TEXT TO READ:
________________

[Skiboot] [RFC PATCH] core/cpu: make stack allocation fully dynamic

Nicholas Piggin npiggin at gmail.com
Fri Feb 16 17:52:50 AEDT 2018


Initial stack allocation is a bit clunky. It first allocates a memory
region for stacks that can accommodate maximum PIR of the
architecture, and initialises all of the cpu structures in them.

This is 32768 on POWER9, which is 512MB for stacks! It does then
shrink the size of the stack mem_region after all CPUs are discovered,
but this is a bit of a hack that leaves a hole in memory allocation
regions. And leaves possible allocations above the stacks quite sparse
(which isn't really desirable because relocation-off memory access
still consumes ERATs.

Instead, this parses the device tree to determine the number of CPUs
before setting up the stack memory region.
---
 core/cpu.c           | 66 ++++++++++++++++++++++++++++++----------------------
 core/init.c          |  2 ++
 core/mem_region.c    | 15 ++++--------
 include/cpu.h        |  1 +
 include/mem_region.h |  1 -
 5 files changed, 46 insertions(+), 39 deletions(-)

diff --git a/core/cpu.c b/core/cpu.c
index 3e110c3c..213f80ee 100644
--- a/core/cpu.c
+++ b/core/cpu.c
@@ -824,6 +824,7 @@ static void init_cpu_thread(struct cpu_thread *t,
 			    enum cpu_thread_state state,
 			    unsigned int pir)
 {
+	memset(t, 0, sizeof(struct cpu_thread));
 	init_lock(&t->dctl_lock);
 	init_lock(&t->job_lock);
 	list_head_init(&t->job_queue);
@@ -878,7 +879,7 @@ void __nomcount pre_init_boot_cpu(void)
 
 void init_boot_cpu(void)
 {
-	unsigned int i, pir, pvr;
+	unsigned int pir, pvr;
 
 	pir = mfspr(SPR_PIR);
 	pvr = mfspr(SPR_PVR);
@@ -913,23 +914,20 @@ void init_boot_cpu(void)
 		proc_gen = proc_gen_unknown;
 	}
 
-	/* Get a CPU thread count and an initial max PIR based on family */
+	/* Get a CPU thread count based on family */
 	switch(proc_gen) {
 	case proc_gen_p7:
 		cpu_thread_count = 4;
-		cpu_max_pir = SPR_PIR_P7_MASK;
 		prlog(PR_INFO, "CPU: P7 generation processor"
 		      " (max %d threads/core)\n", cpu_thread_count);
 		break;
 	case proc_gen_p8:
 		cpu_thread_count = 8;
-		cpu_max_pir = SPR_PIR_P8_MASK;
 		prlog(PR_INFO, "CPU: P8 generation processor"

________________

REQUIRED TASK A: Return the listing of nucleus outlines that follows, line for line and unchanged, from its first line to its last.

DATA EXCERPTS:
________________

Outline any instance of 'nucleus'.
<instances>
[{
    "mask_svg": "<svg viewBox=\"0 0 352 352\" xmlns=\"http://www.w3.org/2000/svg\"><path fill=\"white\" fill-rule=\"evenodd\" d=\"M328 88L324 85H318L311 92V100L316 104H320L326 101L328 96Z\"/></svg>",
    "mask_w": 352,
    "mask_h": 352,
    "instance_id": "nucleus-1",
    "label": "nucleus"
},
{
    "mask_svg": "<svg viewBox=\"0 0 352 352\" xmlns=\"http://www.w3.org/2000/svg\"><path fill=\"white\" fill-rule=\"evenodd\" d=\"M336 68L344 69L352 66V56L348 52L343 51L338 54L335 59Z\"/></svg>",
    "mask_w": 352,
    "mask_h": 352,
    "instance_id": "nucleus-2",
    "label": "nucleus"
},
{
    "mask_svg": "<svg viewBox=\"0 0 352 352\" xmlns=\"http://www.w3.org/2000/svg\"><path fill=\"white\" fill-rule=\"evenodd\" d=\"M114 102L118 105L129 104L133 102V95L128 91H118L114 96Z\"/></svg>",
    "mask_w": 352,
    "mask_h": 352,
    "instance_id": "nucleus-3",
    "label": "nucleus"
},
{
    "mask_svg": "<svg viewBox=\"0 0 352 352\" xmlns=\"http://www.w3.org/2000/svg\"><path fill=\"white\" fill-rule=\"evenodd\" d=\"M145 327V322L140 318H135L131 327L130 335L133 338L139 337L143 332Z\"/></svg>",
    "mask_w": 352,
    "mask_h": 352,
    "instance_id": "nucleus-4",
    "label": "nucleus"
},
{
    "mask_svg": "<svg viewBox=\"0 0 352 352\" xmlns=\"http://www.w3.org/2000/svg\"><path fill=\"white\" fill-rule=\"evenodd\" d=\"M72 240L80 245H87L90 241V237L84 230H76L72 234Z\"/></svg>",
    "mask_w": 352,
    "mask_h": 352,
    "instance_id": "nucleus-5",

________________

REQUIRED TASK B:
Answer these questions from the skiboot patch:
(i) How much memory for stacks does the maximum PIR on POWER9 amount to?
(ii) How many files does the patch change?
(iii) What thread count is set for a P8 generation processor?

WRITTEN ANSWER A:
Outline any instance of 'nucleus'.
<instances>
[{
    "mask_svg": "<svg viewBox=\"0 0 352 352\" xmlns=\"http://www.w3.org/2000/svg\"><path fill=\"white\" fill-rule=\"evenodd\" d=\"M328 88L324 85H318L311 92V100L316 104H320L326 101L328 96Z\"/></svg>",
    "mask_w": 352,
    "mask_h": 352,
    "instance_id": "nucleus-1",
    "label": "nucleus"
},
{
    "mask_svg": "<svg viewBox=\"0 0 352 352\" xmlns=\"http://www.w3.org/2000/svg\"><path fill=\"white\" fill-rule=\"evenodd\" d=\"M336 68L344 69L352 66V56L348 52L343 51L338 54L335 59Z\"/></svg>",
    "mask_w": 352,
    "mask_h": 352,
    "instance_id": "nucleus-2",
    "label": "nucleus"
},
{
    "mask_svg": "<svg viewBox=\"0 0 352 352\" xmlns=\"http://www.w3.org/2000/svg\"><path fill=\"white\" fill-rule=\"evenodd\" d=\"M114 102L118 105L129 104L133 102V95L128 91H118L114 96Z\"/></svg>",
    "mask_w": 352,
    "mask_h": 352,
    "instance_id": "nucleus-3",
    "label": "nucleus"
},
{
    "mask_svg": "<svg viewBox=\"0 0 352 352\" xmlns=\"http://www.w3.org/2000/svg\"><path fill=\"white\" fill-rule=\"evenodd\" d=\"M145 327V322L140 318H135L131 327L130 335L133 338L139 337L143 332Z\"/></svg>",
    "mask_w": 352,
    "mask_h": 352,
    "instance_id": "nucleus-4",
    "label": "nucleus"
},
{
    "mask_svg": "<svg viewBox=\"0 0 352 352\" xmlns=\"http://www.w3.org/2000/svg\"><path fill=\"white\" fill-rule=\"evenodd\" d=\"M72 240L80 245H87L90 241V237L84 230H76L72 234Z\"/></svg>",
    "mask_w": 352,
    "mask_h": 352,
    "instance_id": "nucleus-5",

WRITTEN ANSWER B:
(i) 512MB
(ii) 5
(iii) 8